眩い光りの中で覚えのある光景が見えてくる。
「(ん…?
あれ…このシーン何だっけ?
見た事が有るような気がする。)」
『あの愚妹め!!
貴き父上の血を引きながら娼婦の如く男に媚び助けを求める事しかできぬとは何事か!!』
玉座の間の映像と文字がモニター画面に表示されている。
白い影がコントローラーを握りボタンを押すと、文章と画面が変わり今度は音声がハッキリと聞こえ始めた。
『やれやれじゃ落ち着かれよ。
我等が陛下のお心を悩ます悪き者を始末する故耐えて欲しいのじゃ』
『うふふ、そうですわ愛しいお方。
妾達にお任せ下さいませ。』
『我等が主よ。
貴方の為ならば、俺はあの愚弟を忌々しい家族をも斬り捨てると誓おう。』
君臨し王の膝の元で王を支えし国の守護者達が各々の想いを口にした。
『そうか…。
ならばあれの始末は全て任せる。
だがすぐに殺してやるなよ、絶望を…あの恐怖を、我の屈辱的な苦しみを存分に味わせてやれ』
此処で再び音声が消えた。
白い影はスキップ機能を使い、ヴィンセントのシーンを飛ばしたのだろう。
『ふぉふぉっ、任されよ陛下』
『うふふ、小娘をどうしてやりましょうか。
想像するだけでゾクゾクしますわね。』
『ククっ、おいおい皆悪い顔してるぜぇ。
まあ、俺も人の事は言えねぇがな』
白い影が消える。
そしてモニターには三人のキャラクターが映し出されていた。
「(ああ、そうだ。
これはゲームを進め、攻略対象者との絆が深まった時に起きるイベントだ。)」
知の守護者 ジゼット
戦の守護者 ディノア
法の守護者 アデリアル
そしてもう一人は王の守護者 ゼクス。
静止画に写らぬ王の守護者を含め三人のキャラクターは、主人公と攻略キャラクターの敵として立ちはだかる悪役だ。
『ああっ…!
至高の王ヴィンセント様!
この世界で私を支配出来る偉大なお方!!』
恍惚とした表情をしつつ、色っぽい声で危ない発言するのが王の守護者ゼクス。
悪役という立場で有りながら、ゼクスは何を隠そう攻略キャラクターでもある。
ヴィンセントに妄信的なゼクスが何故、攻略キャラクターなのかと誰もが疑問を抱くかも知れない。

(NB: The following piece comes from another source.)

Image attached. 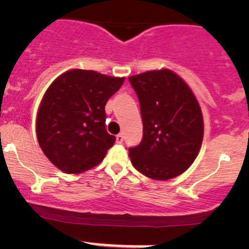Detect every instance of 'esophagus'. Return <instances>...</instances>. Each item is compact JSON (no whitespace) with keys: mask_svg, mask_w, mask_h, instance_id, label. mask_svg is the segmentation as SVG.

しかし敵対しているからこその、主人公とゼクスの愛と憎しみが織り成すの過激なストーリーは、昼ドラマよりもドロドロとしていて人気が高かった。
三人の悪役+黒幕の狂信者である攻略キャラクター。
「(今思えばゼクスのキャラ設定が濃過ぎ…だろ。
いざ対面したら絶対に胸焼けする自信がある。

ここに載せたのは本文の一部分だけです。